=== Section Start ===
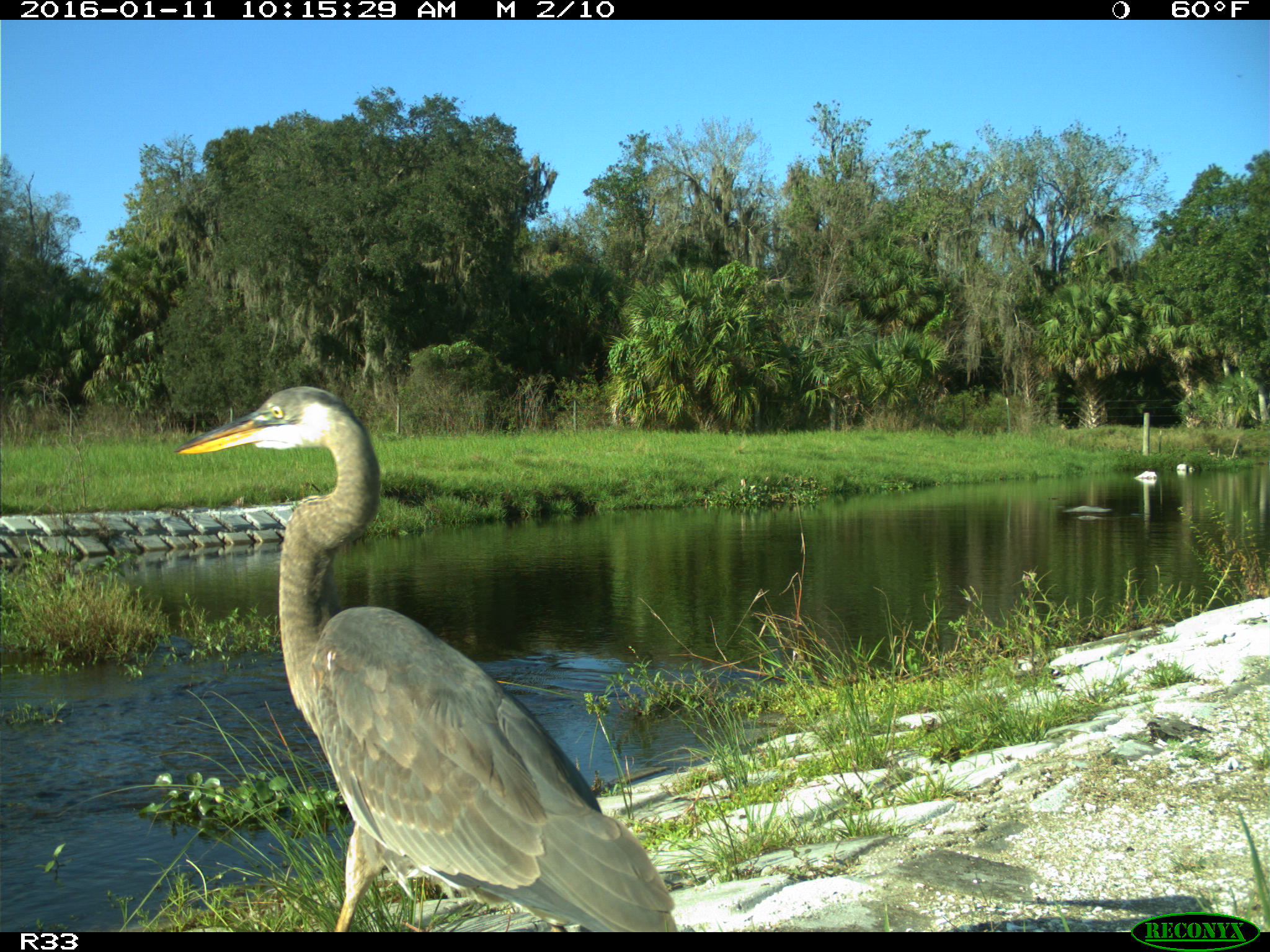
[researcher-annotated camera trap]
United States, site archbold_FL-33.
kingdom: Animalia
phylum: Chordata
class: Aves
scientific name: Aves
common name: birds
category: unidentified bird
Unidentified bird (birds) (Aves).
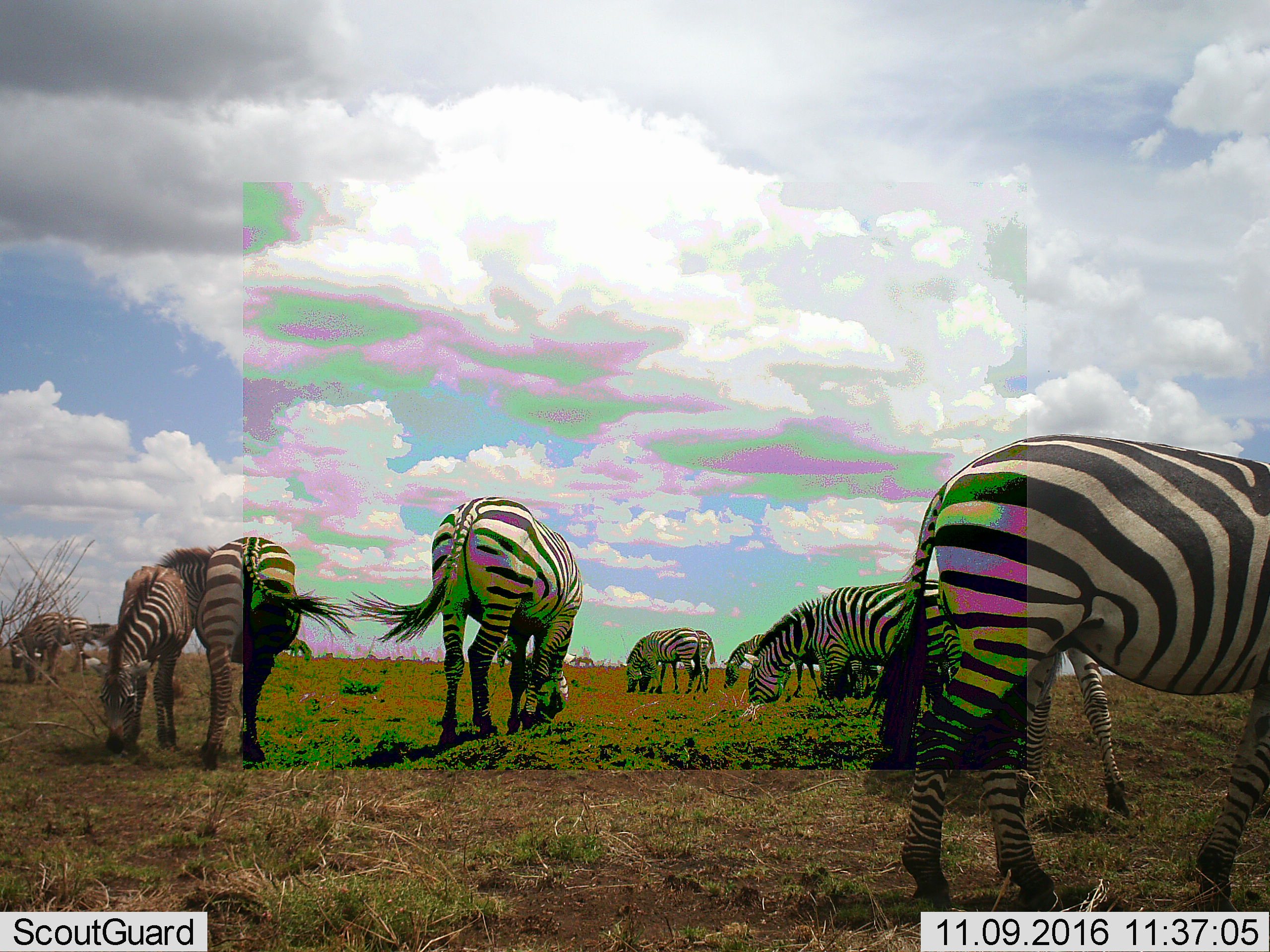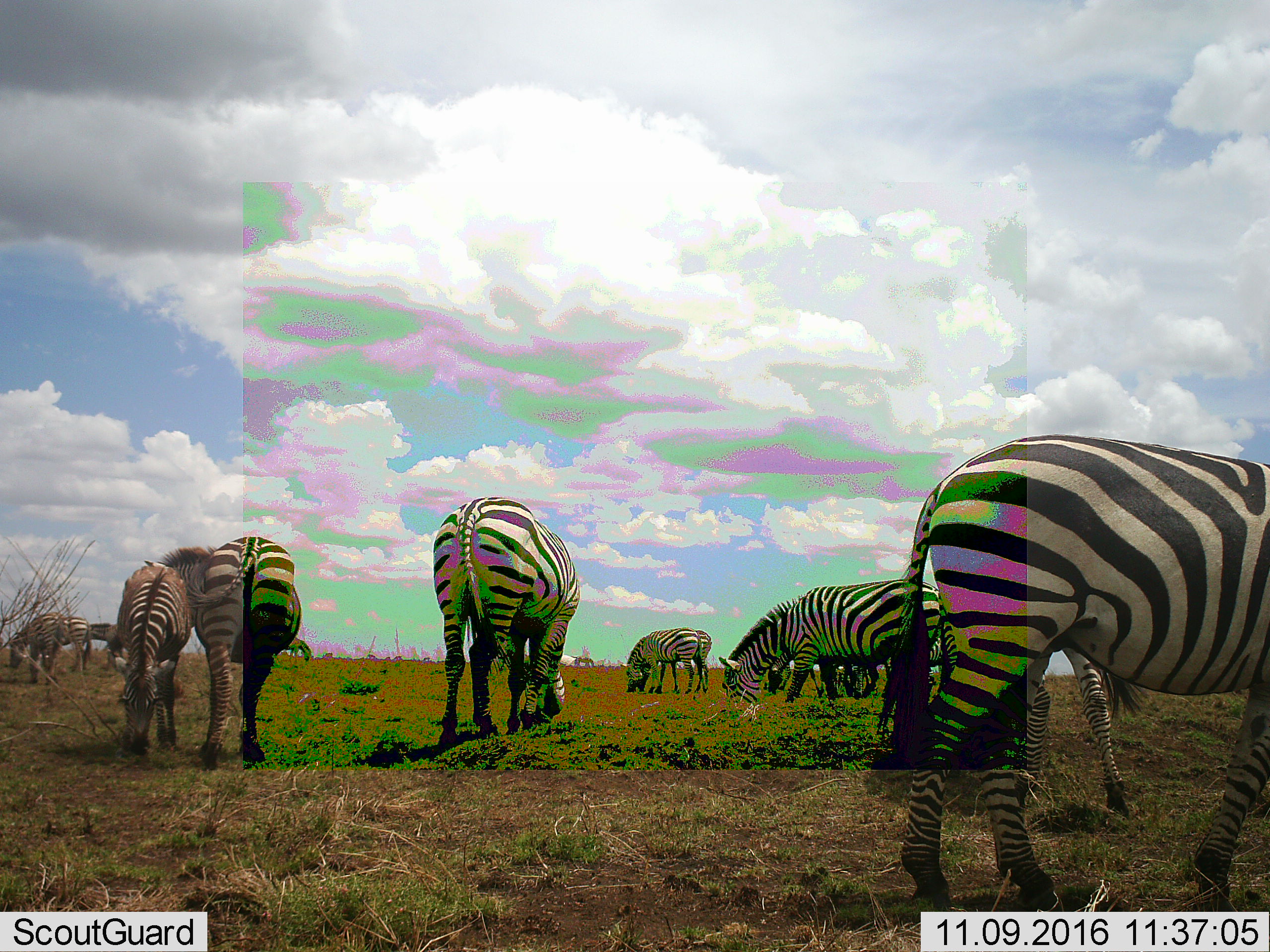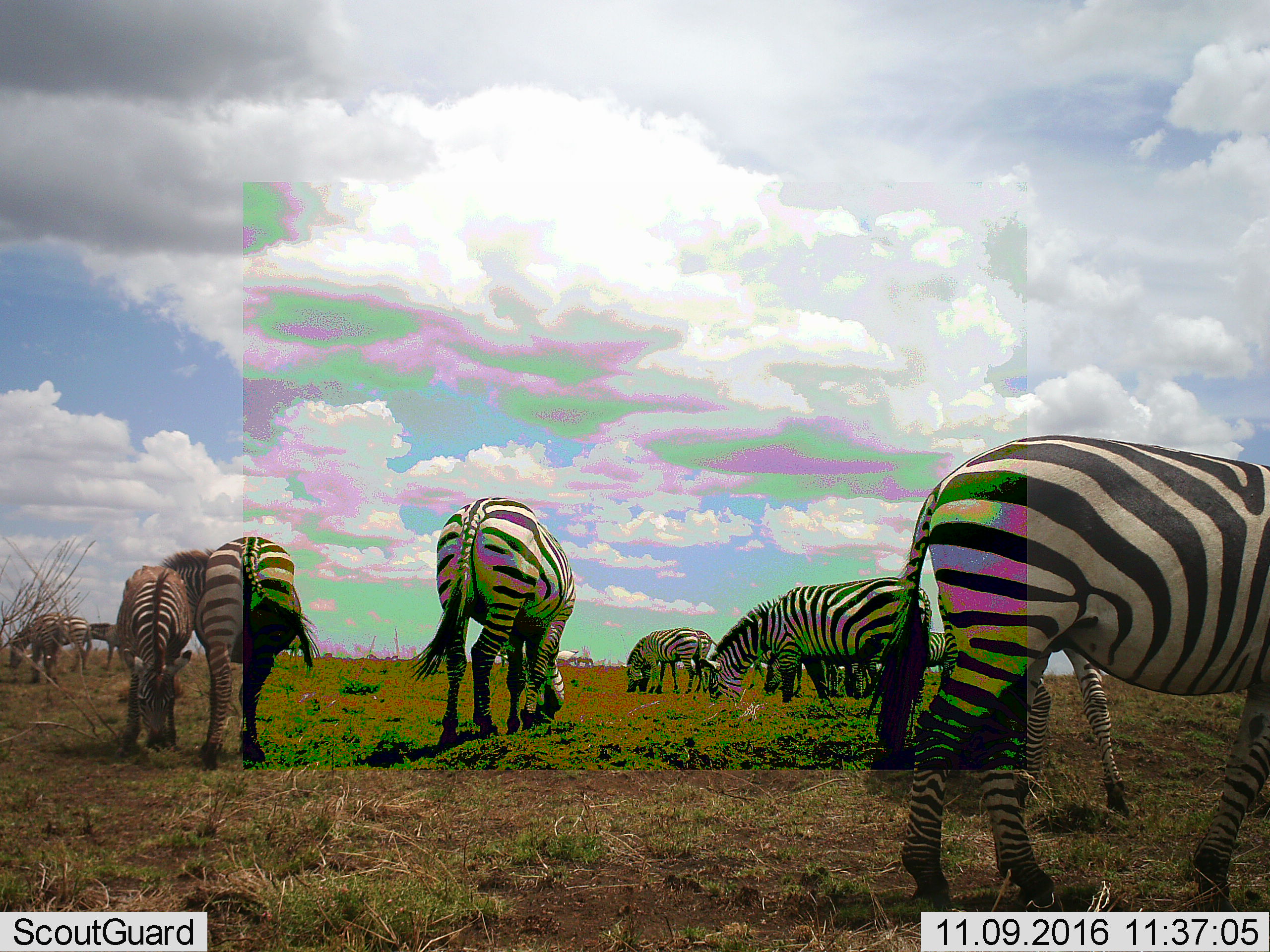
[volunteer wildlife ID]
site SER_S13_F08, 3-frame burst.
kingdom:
=== Section End ===
*Required work*
Pull every line holding "site" out of the records.

*Answer*
United States, site archbold_FL-33.
site SER_S13_F08, 3-frame burst.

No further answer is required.